§ **QUÉ HACER**: Transcribe literalmente el pasaje del texto sobre las reformas en México que va desde "El cambio de" hasta "efectiva del país.".

§ **EXTRACTO DEL DOCUMENTO**:

↓↓↓

La experiencia de graves crisis nos ha enseñado que para afrontarlas es imperativo mantener las finanzas sanas y un severo control de los instrumentos macroeconómicos. Esta política brinda certidumbre a los mercados y aleja al país de los embates especulativos. El problema es que ello no favorece un mayor crecimiento. Y México necesita crecer para generar los empleos indispensables a fin de estimular el desarrollo y el bienestar.

 

El cambio de paradigma es una necesidad, no un lujo retórico. El simple voluntarismo de que el país sólo debe mudar su visión pesimista (segunda piel de los mexicanos) por una actitud proactiva no alcanza, en realidad, para asegurar una distribución equitativa del bienestar.

 

Las reformas de segunda generación están en el horizonte de México si se desea crecer. En especial, la fiscal y la energética son urgentes, porque cubren sectores estratégicos para asegurar el financiamiento del desarrollo y fortalecer la soberanía efectiva del país.

 

Las reformas no son un fin en sí mismo sino instrumentos para dar eficacia al Estado y mayor participación a una sociedad plural en el propósito convergente de combatir la desigualdad, el mayor problema de México.

↑↑↑

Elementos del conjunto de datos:
↓↓↓

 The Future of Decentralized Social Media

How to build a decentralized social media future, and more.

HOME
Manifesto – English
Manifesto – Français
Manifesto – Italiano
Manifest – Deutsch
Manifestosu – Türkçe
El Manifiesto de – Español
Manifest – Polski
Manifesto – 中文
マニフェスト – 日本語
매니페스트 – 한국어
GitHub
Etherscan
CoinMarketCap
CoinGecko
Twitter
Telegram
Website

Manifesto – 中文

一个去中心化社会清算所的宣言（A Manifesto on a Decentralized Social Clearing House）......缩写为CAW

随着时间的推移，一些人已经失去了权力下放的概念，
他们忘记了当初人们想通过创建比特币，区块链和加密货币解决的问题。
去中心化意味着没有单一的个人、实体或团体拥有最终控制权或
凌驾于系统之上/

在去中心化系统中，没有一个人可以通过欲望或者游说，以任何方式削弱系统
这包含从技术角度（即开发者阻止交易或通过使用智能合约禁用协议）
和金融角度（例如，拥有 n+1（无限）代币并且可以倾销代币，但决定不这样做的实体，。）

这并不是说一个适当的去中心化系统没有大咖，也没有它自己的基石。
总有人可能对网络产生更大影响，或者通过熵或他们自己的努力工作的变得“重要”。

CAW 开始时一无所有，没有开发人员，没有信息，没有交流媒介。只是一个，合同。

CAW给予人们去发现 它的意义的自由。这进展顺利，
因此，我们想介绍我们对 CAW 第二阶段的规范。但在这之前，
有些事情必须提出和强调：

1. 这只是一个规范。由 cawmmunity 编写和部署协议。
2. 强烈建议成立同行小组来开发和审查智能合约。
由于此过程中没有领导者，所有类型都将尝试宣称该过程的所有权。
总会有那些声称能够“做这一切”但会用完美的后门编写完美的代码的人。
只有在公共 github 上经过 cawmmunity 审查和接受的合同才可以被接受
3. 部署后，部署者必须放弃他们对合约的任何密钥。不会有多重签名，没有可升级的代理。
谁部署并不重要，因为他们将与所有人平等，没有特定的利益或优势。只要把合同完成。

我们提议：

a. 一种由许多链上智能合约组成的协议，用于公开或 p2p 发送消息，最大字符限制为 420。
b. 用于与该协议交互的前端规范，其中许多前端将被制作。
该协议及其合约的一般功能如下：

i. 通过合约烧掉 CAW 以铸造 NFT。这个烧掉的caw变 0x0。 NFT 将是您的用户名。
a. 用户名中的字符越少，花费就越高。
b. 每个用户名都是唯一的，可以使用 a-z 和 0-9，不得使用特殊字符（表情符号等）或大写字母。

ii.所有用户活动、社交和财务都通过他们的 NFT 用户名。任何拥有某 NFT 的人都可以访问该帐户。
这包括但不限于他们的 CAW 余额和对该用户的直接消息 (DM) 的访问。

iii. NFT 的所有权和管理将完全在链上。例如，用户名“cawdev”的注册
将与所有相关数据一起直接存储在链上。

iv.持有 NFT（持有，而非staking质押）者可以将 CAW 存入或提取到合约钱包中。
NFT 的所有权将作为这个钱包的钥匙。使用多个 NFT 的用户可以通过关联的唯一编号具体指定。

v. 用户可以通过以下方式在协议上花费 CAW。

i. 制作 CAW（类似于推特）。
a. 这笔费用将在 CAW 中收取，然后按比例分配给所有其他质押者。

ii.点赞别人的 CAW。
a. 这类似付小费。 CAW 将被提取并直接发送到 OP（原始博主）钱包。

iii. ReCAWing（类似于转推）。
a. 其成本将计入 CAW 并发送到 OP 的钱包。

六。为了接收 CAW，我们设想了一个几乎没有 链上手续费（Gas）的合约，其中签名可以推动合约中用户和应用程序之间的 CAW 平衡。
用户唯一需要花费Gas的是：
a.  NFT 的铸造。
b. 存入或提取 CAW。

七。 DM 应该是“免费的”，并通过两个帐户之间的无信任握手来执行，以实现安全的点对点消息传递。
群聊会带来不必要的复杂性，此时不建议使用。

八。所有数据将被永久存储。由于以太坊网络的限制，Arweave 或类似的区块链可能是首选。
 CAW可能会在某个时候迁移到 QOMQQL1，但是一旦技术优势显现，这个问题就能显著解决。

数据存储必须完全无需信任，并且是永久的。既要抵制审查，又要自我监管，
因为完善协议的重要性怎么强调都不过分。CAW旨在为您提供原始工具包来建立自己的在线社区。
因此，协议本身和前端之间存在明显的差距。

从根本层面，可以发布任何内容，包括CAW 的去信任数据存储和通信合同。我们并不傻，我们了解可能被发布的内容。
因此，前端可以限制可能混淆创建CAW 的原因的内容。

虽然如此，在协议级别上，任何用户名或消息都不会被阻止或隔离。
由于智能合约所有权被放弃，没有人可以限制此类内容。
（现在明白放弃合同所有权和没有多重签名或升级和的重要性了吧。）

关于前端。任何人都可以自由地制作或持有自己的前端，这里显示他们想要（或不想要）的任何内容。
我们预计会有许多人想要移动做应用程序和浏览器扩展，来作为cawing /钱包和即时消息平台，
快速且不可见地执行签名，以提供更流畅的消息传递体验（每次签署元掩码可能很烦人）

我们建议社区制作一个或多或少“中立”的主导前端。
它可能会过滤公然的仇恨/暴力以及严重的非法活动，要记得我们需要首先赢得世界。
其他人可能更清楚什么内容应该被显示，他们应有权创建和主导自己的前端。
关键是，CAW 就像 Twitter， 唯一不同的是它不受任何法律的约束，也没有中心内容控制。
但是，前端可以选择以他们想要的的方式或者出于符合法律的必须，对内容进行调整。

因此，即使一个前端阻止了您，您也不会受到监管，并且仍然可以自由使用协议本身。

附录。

↑↑↑

§ **ESPACIO DE RESPUESTA**:
El cambio de paradigma es una necesidad, no un lujo retórico. El simple voluntarismo de que el país sólo debe mudar su visión pesimista (segunda piel de los mexicanos) por una actitud proactiva no alcanza, en realidad, para asegurar una distribución equitativa del bienestar.

 

Las reformas de segunda generación están en el horizonte de México si se desea crecer. En especial, la fiscal y la energética son urgentes, porque cubren sectores estratégicos para asegurar el financiamiento del desarrollo y fortalecer la soberanía efectiva del país.